## [EXERCISE DESCRIPTION]
All entries below need to be written out exactly, but without their pictures.

Collection entries:
================
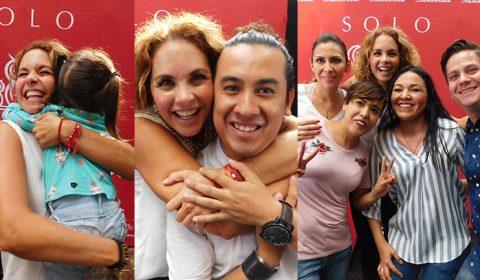 Lucero se toma fotos con fans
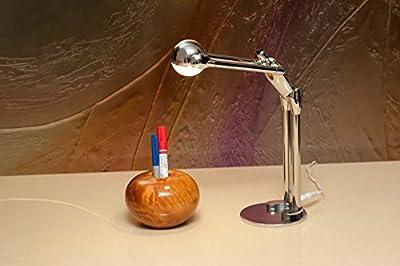 """MAN2MAX """"Contribute to Max"""" artistic design LED desk lamp"""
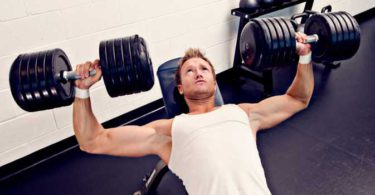 6 Mistakes When Trying to Build a Muscular Chest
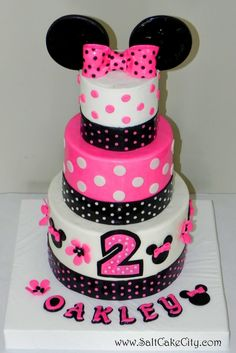 Minnie Mouse Cake - I like the middle layer: dark pink with white dots Minnie Cake, Mickey Cakes, Pink Minnie, Minnie Mouse Party, 2 Birthday Cake, Kylie Birthday, Minnie Birthday, Birthday Ideas, Birthday Parties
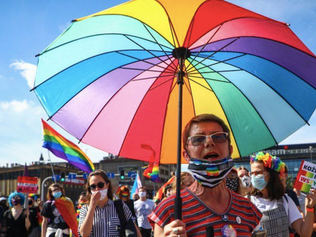 LGBT rights: New threat for Poland's 'rainbow families'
================
## [YOUR RESPONSE]
 Lucero se toma fotos con fans
 """MAN2MAX """"Contribute to Max"""" artistic design LED desk lamp"""
 6 Mistakes When Trying to Build a Muscular Chest
 Minnie Mouse Cake - I like the middle layer: dark pink with white dots Minnie Cake, Mickey Cakes, Pink Minnie, Minnie Mouse Party, 2 Birthday Cake, Kylie Birthday, Minnie Birthday, Birthday Ideas, Birthday Parties
 LGBT rights: New threat for Poland's 'rainbow families'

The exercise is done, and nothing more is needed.